Analisi di laboratorio condotte dall’Istituto zooprofilattico sperimentale delle Venezie (IZSVe*) su alcuni campioni di cozze provenienti dalla laguna di Marano in provincia di Udine, hanno riscontrato una presenza notevole di tetrodotossine (sostanze tossiche che costituiscono un serio rischio per la salute dei consumatori). L’aspetto preoccupante è che si tratta dei primi rilevamenti in molluschi bivalvi in questa area del Mare Adriatico.
La questione non è banale perché le tetrodotossine possono avere effetti potenzialmente letali per l’uomo. Se vengono ingerite ad alte dosi sono in grado di bloccare la conduzione nervosa, provocando paralisi e blocchi cardiorespiratori. Le tossine conosciute come “veleno del pesce palla”, sono state identificate per la prima volta in questi pesci che convivono con batteri in grado di produrle. Per questo mangiare la carne del pesce palla è molto rischioso, tanto che ogni anno si registrano avvelenamenti in diversi Paesi del sud-est asiatico. In Giappone, in particolare, il pesce palla è alla base di un piatto tradizionale chiamato fugu, che per legge può essere preparato solo da cuochi forniti di una licenza speciale, rilasciata dalle autorità sanitarie a seguito di un esame molto selettivo. Nell’Unione Europea e in altri Paesi il commercio del pesce palla è vietato.
Le tetrodotossine sono presenti non solamente nei pesci palla, ma anche in diverse altre specie ittiche come i polpi dagli anelli blu (Hapalochlaena) e in vari crostacei e gasteropodi marini. Questa volta i campioni sono stati prelevati dai Servizi veterinari dell’Azienda sanitaria locale nell’ambito dei programmi di monitoraggio e controllo degli allevamenti di acquacoltura. Si tratta del primo rilevamento di queste sostanze in cozze e molluschi bivalvi provenienti dall’area settentrionale del Mare Adriatico, e anche della quantità più alta riscontrata in molluschi bivalvi europei.

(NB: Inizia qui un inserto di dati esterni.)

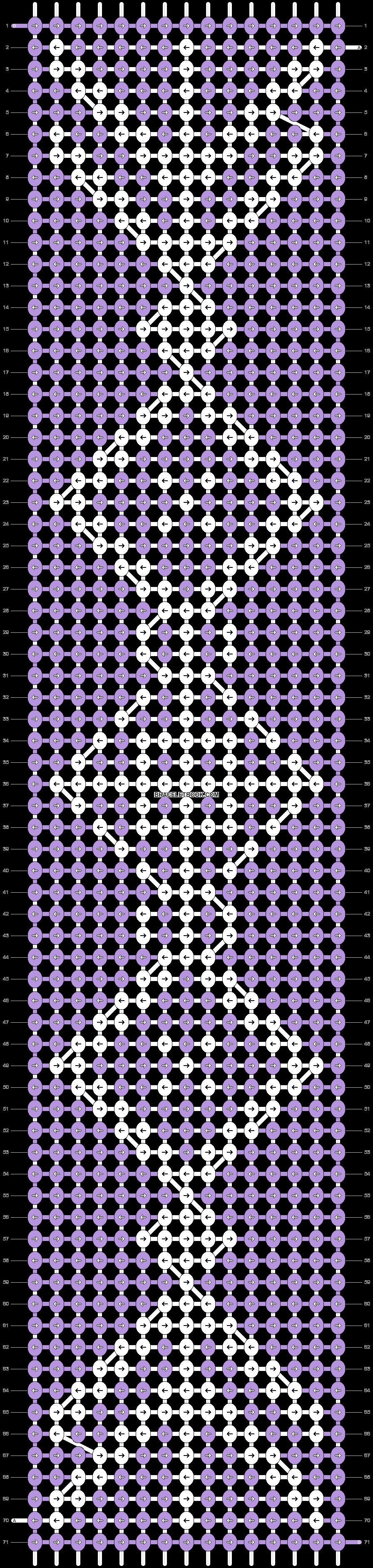 Alpha pattern #57439 pattern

Fino a pochi anni fa la presenza delle neurotossine non era considerata una minaccia rilevante per i consumatori. In tempi recenti però i ricercatori e le autorità hanno iniziato a occuparsi del problema, in seguito alla diffusione nel Mediterraneo di specie invasive note per essere portatrici di tetrodotossine, come il pesce palla argenteo (Lagocephalus sceleratus).
Nel 2008 in Spagna è stata segnalata la prima intossicazione da tetrodotossine dovuta al consumo di un gasteropode (chiocciola o lumaca) proveniente da mari portoghesi. Negli ultimi anni Paesi come il Regno Unito, la Grecia, i Paesi Bassi e anche l’Italia hanno segnalato la presenza di neurotossine in numerosi campioni di molluschi bivalvi come le cozze (Mytilus sp.) e le ostriche (Crassotea Gigas).

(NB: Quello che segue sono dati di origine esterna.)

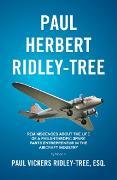 Cover-Bild zu Ridley-Tree ESQ., Paul Vickers: Paul Herbert Ridley-Tree (eBook)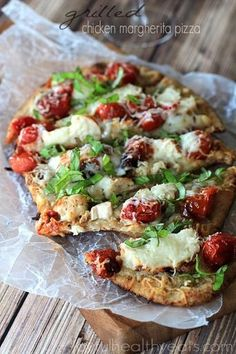 Grilled Chicken Margherita Naan Pizza - (Free Recipe below)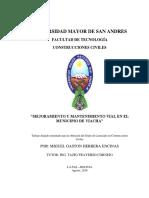 TD-2272.pdf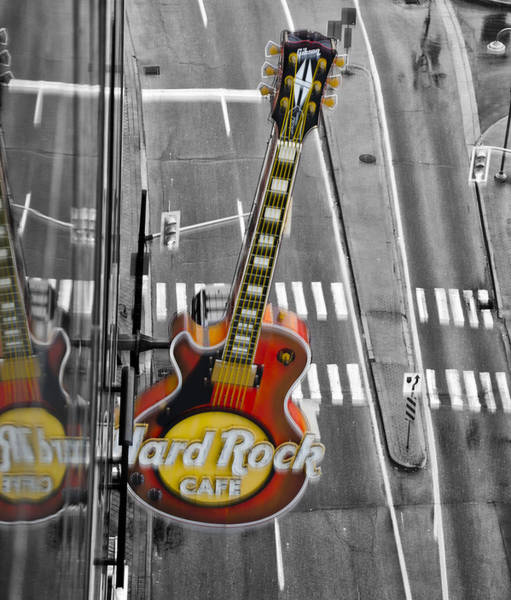 Photograph - Hard Rock Cafe - Niagara Falls Canada by Bill Cannon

L’Istituto zooprofilattico sperimentale delle Venezie ha riscontrato la presenza di tetrodotossine in alcuni campioni di cozze del mediterraneo (Mytilus galloprovincialis) prelevate nel maggio 2017 e nel maggio 2018 dalla laguna di Marano, in provincia di Udine. Le analisi hanno riscontrato un accumulo pari a 541 μg/kg nei campioni del 2017 e 216 μg/kg in quelli del 2018: la quantità più alta mai riscontrata in molluschi bivalvi europei. Per comprendere meglio il fenomeno i ricercatori dell’IZSVe continuano a monitorare i molluschi delle aree lagunari dell’Alto Adriatico, anche se dai primi dati sembra emergere che il periodo delle contaminazioni sia delimitato alla tarda primavera.
I valori di tetrodotossine riscontrati dai campionamenti si riferiscono al biennio 2017-2018. Dal 2018 l’area interessata è stata interdetta alla raccolta di molluschi bivalvi ed è stata esclusivamente destinata ad area sperimentale di studio, dove tuttora si stanno svolgendo ulteriori approfondimenti sull’effetto della stagionalità e sull’origine delle tetrodotossine.
In ogni caso i valori registrati non andavano oltre un logaritmo rispetto ai limiti fiduciari definiti dall’Autorità europea sicurezza alimentari (Efsa), già molto prudenziali, ed erano comunque molto inferiori ai valori che, dalle evidenze scientifiche fin qui raccolte, sono in grado di determinare sintomatologia nell’uomo. Ad oggi nel mondo non è comunque stato segnalato alcun caso di avvelenamento a seguito di consumo di bivalvi contaminati da tetrodotossine.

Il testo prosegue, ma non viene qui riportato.